Hard to talk? It’s training, not tech
A Virginia police official said the communications problems on the day of the Navy Yard shooting were a result of too much talking, not too little.
Communication problems between law enforcement agencies during September’s Navy Yard shooting were caused not by inadequate technology but by emergency professionals who did not use the technology they had correctly, says the deputy chief of police of Alexandria, Va.
"Technology is hardly ever the issue,” Deputy Chief Eddie Reyes said as part of a panel on emergency communications at the IJIS Institute National Symposium held four months to the day after the shooting in which 13 people died, including the gunman. “The real problem, as I see it from a practitioner's point-of-view, is the training with that technology and to ensure that it's got a standards-based component."
Reyes dismissed complaints from some quarters about a lack of interoperability among the multitude of agencies that responded.

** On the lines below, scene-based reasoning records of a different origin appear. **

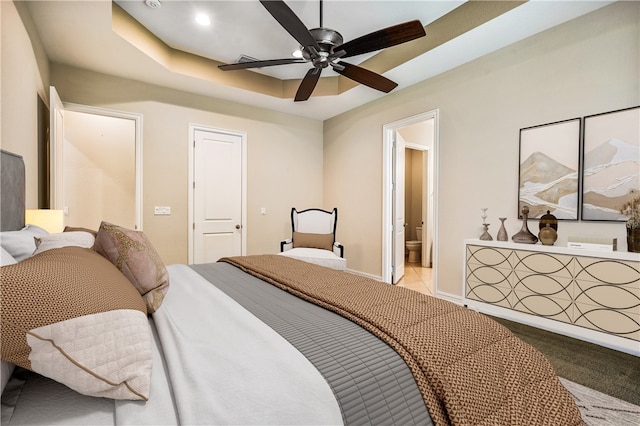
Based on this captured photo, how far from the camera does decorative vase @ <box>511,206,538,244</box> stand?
2691 mm

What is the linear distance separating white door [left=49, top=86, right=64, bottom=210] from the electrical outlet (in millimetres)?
1065

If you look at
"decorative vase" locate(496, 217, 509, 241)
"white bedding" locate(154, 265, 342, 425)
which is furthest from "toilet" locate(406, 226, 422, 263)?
"white bedding" locate(154, 265, 342, 425)

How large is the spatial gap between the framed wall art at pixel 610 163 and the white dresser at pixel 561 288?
52cm

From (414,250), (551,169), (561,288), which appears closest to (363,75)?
(551,169)

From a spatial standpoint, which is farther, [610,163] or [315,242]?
[315,242]

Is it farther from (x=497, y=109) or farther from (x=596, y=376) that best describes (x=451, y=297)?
(x=497, y=109)

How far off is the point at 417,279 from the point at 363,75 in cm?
325

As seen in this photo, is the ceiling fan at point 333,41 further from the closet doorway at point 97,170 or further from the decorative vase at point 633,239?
the closet doorway at point 97,170

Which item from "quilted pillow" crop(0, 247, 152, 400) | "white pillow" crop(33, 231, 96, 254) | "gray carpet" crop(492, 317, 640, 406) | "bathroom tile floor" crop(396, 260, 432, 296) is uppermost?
"white pillow" crop(33, 231, 96, 254)

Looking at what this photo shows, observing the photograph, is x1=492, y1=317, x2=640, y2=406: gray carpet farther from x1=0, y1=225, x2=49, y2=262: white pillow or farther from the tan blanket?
x1=0, y1=225, x2=49, y2=262: white pillow

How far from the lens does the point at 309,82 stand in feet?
9.64

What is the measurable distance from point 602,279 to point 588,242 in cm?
31

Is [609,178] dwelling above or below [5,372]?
above

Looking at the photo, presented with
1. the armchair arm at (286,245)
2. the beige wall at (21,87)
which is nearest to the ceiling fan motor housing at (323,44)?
the beige wall at (21,87)
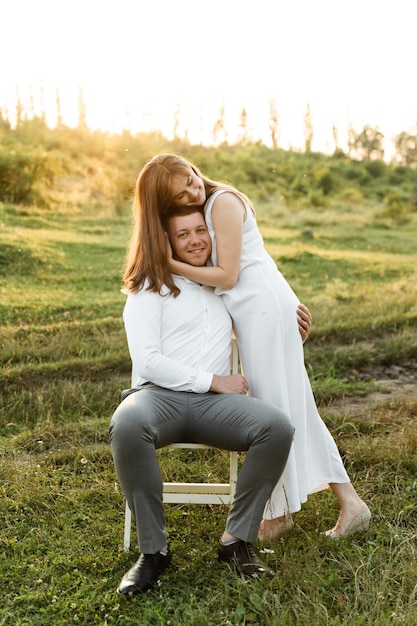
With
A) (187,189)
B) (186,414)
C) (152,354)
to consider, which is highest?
(187,189)

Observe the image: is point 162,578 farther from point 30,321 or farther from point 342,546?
point 30,321

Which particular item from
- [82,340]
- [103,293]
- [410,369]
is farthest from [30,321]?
[410,369]

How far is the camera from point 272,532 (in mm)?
3479

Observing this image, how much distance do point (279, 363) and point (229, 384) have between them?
26 cm

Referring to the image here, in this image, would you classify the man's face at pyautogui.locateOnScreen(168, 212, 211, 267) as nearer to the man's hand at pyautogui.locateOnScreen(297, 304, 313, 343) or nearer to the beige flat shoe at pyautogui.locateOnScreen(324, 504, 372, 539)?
the man's hand at pyautogui.locateOnScreen(297, 304, 313, 343)

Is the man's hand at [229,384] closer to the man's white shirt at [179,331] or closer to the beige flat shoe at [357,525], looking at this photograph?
the man's white shirt at [179,331]

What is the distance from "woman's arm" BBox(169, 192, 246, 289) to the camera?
3.42 m

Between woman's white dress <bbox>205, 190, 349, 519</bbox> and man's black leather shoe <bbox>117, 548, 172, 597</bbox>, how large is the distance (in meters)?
0.57

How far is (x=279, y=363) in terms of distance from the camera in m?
3.42

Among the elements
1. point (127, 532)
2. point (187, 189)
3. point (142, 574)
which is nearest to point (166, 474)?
point (127, 532)

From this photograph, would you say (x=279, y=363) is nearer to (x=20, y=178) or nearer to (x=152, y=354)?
(x=152, y=354)

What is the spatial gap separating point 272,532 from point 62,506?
1041 mm

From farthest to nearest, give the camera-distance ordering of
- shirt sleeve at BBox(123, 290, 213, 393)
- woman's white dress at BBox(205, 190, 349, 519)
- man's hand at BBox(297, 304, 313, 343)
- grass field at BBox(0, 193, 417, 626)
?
man's hand at BBox(297, 304, 313, 343) → woman's white dress at BBox(205, 190, 349, 519) → shirt sleeve at BBox(123, 290, 213, 393) → grass field at BBox(0, 193, 417, 626)

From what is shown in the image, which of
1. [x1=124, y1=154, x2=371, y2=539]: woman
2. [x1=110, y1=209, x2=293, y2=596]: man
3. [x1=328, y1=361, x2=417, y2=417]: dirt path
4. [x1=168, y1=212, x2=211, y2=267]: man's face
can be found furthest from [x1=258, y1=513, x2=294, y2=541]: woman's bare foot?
[x1=328, y1=361, x2=417, y2=417]: dirt path
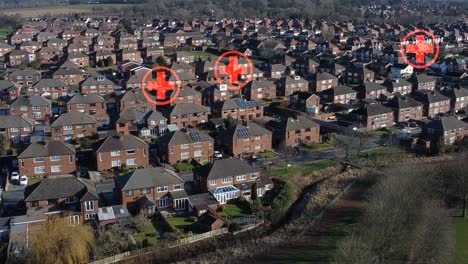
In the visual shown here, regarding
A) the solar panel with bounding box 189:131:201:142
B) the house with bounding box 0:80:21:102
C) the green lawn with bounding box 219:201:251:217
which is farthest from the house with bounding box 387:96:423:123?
the house with bounding box 0:80:21:102

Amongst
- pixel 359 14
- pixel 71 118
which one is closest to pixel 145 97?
pixel 71 118

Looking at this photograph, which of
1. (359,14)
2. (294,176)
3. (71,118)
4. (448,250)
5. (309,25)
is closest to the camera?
(448,250)

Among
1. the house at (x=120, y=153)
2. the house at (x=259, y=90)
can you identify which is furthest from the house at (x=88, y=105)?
the house at (x=259, y=90)

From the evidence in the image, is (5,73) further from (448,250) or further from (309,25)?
(309,25)

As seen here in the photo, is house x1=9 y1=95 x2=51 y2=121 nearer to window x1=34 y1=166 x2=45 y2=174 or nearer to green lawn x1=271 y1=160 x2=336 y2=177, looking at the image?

Instead, he insisted, there were too many policeman and other emergency professionals tuning into the same channel.
That’s a training problem, Reyes said, not a technology problem.
"The reason you couldn't get communications across was you have 1,100 responders all trying to [push-to-talk] at the same time,” Eddie Reyes said. “It had nothing to do with interoperability or lack of communications. It had [to do] with lack of discipline."
Reyes said that D.C., Maryland and Virginia police are at a point where they can communicate effectively with each other. The greater problem at this point is that when they do so, others might be listening in. Encryption is the next challenge to overcome.
"We do need encryption on a full-time basis around the beltway, but with 21 municipalities, we've got to do it right, we've got to do it in a synchronized manner," Reyes said.